## WORK TO DO
The lines to extract begin at the one containing "Taking the gravel" and run to the end of the listing; set them down exactly and alone.

'''

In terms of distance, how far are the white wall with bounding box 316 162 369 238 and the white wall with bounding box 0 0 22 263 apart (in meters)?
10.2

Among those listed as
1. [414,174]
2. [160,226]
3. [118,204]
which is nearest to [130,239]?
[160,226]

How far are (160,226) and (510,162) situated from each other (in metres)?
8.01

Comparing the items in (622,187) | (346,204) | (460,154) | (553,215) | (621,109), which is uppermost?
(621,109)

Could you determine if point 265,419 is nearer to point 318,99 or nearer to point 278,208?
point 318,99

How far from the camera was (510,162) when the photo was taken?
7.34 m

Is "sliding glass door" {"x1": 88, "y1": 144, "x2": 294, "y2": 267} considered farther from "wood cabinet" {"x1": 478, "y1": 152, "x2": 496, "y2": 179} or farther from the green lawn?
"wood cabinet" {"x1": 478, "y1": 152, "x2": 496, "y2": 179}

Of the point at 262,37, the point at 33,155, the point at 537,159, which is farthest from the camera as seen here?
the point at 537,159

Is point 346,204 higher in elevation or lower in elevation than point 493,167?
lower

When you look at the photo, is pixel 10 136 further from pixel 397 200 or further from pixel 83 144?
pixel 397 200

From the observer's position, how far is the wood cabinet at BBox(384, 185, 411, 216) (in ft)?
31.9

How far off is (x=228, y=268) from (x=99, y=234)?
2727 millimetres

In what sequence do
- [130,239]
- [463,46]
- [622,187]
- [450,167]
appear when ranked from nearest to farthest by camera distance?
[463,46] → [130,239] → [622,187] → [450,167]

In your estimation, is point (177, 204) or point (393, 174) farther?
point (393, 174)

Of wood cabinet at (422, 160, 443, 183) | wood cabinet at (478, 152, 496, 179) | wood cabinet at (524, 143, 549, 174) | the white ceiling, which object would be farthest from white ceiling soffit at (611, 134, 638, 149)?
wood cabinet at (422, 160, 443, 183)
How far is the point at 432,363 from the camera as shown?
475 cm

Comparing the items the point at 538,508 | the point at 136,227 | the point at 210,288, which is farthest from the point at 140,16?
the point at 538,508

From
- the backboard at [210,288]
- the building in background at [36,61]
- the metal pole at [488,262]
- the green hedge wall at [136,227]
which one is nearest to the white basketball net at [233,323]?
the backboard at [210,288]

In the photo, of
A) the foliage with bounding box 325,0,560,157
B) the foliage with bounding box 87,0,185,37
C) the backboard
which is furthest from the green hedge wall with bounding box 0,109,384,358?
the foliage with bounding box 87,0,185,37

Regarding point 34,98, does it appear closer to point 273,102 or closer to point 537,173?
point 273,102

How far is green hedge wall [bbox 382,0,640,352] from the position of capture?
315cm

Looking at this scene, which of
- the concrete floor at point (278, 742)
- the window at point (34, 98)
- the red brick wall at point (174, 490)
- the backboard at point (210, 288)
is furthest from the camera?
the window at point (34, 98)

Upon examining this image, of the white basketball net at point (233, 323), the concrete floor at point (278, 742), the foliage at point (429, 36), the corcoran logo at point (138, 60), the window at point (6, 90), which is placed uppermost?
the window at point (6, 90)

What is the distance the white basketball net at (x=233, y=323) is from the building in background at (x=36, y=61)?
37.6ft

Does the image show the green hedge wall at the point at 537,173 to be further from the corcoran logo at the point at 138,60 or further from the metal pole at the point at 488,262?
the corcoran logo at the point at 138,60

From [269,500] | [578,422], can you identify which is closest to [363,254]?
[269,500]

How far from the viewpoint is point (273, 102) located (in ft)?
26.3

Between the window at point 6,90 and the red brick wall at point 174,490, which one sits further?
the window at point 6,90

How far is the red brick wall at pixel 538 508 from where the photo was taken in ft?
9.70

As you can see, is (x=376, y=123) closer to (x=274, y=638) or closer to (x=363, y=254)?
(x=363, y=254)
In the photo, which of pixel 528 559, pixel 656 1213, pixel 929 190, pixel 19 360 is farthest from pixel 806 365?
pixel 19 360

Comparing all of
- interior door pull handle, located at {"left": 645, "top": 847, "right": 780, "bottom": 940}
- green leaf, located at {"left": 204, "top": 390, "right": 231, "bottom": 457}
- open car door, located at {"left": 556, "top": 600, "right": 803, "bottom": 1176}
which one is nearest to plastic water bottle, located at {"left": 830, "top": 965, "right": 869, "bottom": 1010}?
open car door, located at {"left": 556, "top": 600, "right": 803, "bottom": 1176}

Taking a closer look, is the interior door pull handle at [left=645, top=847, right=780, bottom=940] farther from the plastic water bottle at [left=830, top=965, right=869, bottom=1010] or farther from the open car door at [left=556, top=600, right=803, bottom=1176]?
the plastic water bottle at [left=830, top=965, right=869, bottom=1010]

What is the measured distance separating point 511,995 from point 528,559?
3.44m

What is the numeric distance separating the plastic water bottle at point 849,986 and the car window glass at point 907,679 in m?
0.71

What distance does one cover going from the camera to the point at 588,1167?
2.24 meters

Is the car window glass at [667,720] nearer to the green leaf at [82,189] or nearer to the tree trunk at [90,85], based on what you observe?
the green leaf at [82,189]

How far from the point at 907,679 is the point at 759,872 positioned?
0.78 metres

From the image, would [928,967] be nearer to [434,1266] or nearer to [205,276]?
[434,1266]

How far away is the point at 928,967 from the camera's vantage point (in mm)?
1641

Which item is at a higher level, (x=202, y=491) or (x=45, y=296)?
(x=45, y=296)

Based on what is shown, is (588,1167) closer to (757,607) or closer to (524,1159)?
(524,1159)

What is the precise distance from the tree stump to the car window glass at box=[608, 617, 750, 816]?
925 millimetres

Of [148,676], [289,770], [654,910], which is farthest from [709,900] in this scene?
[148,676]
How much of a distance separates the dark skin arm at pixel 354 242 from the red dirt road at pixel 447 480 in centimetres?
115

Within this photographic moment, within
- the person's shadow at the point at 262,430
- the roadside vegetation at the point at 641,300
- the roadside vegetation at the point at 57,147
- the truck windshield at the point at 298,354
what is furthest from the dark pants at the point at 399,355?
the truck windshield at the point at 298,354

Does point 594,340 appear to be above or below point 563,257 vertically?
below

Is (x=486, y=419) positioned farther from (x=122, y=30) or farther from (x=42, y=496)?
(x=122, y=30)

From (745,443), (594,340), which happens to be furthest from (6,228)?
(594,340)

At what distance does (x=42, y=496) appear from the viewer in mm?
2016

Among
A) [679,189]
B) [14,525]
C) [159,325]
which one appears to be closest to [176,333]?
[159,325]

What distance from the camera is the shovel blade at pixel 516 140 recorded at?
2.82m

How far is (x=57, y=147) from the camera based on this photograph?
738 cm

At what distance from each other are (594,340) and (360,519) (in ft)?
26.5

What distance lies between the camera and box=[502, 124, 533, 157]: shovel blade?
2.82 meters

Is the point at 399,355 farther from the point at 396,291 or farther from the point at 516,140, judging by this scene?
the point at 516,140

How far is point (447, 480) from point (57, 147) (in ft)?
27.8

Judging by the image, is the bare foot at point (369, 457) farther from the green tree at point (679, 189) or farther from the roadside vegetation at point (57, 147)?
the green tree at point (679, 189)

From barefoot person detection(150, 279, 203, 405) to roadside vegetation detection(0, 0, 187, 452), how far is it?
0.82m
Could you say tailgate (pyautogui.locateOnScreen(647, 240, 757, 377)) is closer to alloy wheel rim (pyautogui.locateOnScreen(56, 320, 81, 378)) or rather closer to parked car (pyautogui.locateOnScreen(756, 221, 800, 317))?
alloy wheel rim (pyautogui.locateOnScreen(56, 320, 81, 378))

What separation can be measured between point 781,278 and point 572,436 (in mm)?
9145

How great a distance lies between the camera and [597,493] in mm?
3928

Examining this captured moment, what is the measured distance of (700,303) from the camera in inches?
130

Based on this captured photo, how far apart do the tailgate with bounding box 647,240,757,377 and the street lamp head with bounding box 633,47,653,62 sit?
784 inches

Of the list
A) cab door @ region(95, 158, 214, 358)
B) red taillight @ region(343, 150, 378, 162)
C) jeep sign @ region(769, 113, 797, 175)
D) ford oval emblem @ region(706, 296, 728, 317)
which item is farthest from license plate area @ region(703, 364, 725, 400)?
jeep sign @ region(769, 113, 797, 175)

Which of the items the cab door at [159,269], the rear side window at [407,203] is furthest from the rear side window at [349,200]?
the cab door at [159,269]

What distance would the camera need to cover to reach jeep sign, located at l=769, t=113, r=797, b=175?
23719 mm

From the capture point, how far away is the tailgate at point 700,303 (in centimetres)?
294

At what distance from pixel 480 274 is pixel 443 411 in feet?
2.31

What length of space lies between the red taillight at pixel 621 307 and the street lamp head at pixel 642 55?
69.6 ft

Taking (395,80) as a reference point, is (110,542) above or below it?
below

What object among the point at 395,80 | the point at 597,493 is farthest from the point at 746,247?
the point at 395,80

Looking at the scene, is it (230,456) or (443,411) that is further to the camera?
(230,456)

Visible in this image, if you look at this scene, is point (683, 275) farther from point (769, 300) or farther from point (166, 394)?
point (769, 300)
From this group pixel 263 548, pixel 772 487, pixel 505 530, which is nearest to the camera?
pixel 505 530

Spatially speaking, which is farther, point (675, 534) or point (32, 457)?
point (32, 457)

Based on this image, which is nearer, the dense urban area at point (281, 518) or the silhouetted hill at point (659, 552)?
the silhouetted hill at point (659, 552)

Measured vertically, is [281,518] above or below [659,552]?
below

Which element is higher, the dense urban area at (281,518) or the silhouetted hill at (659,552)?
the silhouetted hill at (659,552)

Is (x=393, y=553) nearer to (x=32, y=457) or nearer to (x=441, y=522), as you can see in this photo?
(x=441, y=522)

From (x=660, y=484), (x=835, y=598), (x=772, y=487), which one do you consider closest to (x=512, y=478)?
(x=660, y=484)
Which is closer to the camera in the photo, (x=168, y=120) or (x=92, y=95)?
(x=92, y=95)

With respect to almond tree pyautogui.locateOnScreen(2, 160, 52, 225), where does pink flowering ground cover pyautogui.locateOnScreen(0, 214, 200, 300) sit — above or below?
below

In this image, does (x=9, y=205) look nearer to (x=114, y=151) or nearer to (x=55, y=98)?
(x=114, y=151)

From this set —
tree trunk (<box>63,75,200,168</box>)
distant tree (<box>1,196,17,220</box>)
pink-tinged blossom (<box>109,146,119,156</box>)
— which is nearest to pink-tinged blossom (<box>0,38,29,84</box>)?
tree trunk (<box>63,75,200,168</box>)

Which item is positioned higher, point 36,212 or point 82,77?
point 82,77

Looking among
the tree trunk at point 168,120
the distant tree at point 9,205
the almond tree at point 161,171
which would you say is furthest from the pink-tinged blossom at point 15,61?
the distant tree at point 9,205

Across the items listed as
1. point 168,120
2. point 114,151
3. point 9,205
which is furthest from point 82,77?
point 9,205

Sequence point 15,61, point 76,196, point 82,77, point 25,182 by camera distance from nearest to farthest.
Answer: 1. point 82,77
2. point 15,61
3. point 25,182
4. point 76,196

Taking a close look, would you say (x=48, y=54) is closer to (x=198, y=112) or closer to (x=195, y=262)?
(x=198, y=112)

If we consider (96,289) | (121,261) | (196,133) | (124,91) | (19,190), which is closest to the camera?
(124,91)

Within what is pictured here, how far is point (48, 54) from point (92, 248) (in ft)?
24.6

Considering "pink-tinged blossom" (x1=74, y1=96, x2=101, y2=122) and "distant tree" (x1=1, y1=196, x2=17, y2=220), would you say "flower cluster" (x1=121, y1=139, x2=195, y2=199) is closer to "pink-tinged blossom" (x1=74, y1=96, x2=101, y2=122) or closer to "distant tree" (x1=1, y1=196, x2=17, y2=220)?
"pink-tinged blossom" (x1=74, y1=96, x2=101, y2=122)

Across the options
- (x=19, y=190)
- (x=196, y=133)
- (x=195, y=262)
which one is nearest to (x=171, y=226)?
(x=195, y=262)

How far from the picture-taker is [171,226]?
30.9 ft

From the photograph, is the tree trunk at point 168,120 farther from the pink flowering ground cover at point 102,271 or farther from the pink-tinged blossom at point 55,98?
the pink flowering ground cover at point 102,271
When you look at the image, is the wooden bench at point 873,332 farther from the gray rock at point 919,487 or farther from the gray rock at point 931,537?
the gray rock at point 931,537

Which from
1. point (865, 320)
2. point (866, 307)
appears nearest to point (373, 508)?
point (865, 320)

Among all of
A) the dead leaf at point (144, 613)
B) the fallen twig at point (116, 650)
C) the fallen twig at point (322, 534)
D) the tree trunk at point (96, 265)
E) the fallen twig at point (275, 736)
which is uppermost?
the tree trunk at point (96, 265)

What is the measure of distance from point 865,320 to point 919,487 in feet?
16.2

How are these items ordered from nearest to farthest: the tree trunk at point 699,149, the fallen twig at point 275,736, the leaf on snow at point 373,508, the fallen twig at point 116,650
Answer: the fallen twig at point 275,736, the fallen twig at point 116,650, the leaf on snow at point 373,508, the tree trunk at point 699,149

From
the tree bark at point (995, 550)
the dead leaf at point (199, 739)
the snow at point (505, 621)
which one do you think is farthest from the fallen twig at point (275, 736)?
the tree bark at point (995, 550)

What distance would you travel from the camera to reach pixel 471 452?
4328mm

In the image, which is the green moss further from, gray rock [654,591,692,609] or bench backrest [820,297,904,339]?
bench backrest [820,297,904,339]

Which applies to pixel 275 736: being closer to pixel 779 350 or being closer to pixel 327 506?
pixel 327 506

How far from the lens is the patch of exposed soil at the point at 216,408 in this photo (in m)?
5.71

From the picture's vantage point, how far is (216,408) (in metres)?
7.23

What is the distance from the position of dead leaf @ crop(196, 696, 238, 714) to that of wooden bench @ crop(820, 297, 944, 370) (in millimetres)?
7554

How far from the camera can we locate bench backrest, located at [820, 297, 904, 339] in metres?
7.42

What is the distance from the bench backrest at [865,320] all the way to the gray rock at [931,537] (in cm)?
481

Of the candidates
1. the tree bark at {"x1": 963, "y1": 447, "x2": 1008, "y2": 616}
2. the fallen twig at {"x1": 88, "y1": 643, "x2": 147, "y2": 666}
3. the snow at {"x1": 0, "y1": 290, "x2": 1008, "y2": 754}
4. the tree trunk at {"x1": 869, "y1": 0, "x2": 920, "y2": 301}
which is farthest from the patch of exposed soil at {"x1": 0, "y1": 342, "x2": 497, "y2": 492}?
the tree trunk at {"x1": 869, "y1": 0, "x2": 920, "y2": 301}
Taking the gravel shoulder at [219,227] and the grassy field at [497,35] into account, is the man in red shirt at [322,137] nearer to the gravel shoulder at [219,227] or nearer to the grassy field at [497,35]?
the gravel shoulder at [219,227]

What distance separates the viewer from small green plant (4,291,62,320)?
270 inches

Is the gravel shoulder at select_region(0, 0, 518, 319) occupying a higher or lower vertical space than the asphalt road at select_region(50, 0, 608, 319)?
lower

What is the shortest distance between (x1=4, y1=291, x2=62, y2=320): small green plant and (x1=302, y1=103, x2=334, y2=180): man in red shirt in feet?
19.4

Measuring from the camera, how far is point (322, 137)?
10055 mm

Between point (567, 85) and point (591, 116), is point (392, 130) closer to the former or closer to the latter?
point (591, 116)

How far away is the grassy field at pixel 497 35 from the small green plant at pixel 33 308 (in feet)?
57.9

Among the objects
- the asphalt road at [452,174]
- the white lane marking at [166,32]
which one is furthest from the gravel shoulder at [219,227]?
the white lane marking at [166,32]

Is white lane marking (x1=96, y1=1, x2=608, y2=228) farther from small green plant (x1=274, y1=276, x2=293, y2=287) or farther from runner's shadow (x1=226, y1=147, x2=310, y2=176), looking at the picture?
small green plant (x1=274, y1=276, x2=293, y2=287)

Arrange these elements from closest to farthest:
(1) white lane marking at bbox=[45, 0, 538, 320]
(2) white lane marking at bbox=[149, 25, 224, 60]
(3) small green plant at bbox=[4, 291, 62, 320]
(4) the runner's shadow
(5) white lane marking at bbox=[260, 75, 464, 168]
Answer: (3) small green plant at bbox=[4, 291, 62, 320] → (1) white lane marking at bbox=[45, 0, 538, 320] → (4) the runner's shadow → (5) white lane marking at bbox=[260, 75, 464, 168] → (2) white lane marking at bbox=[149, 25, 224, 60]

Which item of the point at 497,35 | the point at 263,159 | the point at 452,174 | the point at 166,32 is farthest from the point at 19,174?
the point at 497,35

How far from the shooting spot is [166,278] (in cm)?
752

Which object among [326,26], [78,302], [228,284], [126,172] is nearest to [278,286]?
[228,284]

'''

## ANSWER IN FULL
Taking the gravel shoulder at [219,227] and the grassy field at [497,35] into account, is the man in red shirt at [322,137] nearer to the gravel shoulder at [219,227] or nearer to the grassy field at [497,35]?
the gravel shoulder at [219,227]

What distance separates the viewer from small green plant (4,291,62,320)?
270 inches

Is the gravel shoulder at select_region(0, 0, 518, 319) occupying a higher or lower vertical space than the asphalt road at select_region(50, 0, 608, 319)?
lower

What is the shortest distance between (x1=4, y1=291, x2=62, y2=320): small green plant and (x1=302, y1=103, x2=334, y2=180): man in red shirt in feet?
19.4

Measuring from the camera, how far is point (322, 137)?
10055 mm

Between point (567, 85) and point (591, 116), is point (392, 130) closer to the former or closer to the latter?
point (591, 116)

How far away is the grassy field at pixel 497 35 from the small green plant at pixel 33 308 (in feet)?
57.9

Among the objects
- the asphalt road at [452,174]
- the white lane marking at [166,32]
which one is furthest from the gravel shoulder at [219,227]?
the white lane marking at [166,32]

Is white lane marking (x1=96, y1=1, x2=608, y2=228) farther from small green plant (x1=274, y1=276, x2=293, y2=287) or farther from runner's shadow (x1=226, y1=147, x2=310, y2=176), looking at the picture?
small green plant (x1=274, y1=276, x2=293, y2=287)

Arrange these elements from closest to farthest:
(1) white lane marking at bbox=[45, 0, 538, 320]
(2) white lane marking at bbox=[149, 25, 224, 60]
(3) small green plant at bbox=[4, 291, 62, 320]
(4) the runner's shadow
(5) white lane marking at bbox=[260, 75, 464, 168]
Answer: (3) small green plant at bbox=[4, 291, 62, 320] → (1) white lane marking at bbox=[45, 0, 538, 320] → (4) the runner's shadow → (5) white lane marking at bbox=[260, 75, 464, 168] → (2) white lane marking at bbox=[149, 25, 224, 60]

Which item of the point at 497,35 | the point at 263,159 | the point at 452,174 | the point at 166,32 is farthest from the point at 19,174?
the point at 497,35

How far from the shooting spot is [166,278] (in cm)?
752

Which object among [326,26], [78,302], [228,284], [126,172] is nearest to [278,286]?
[228,284]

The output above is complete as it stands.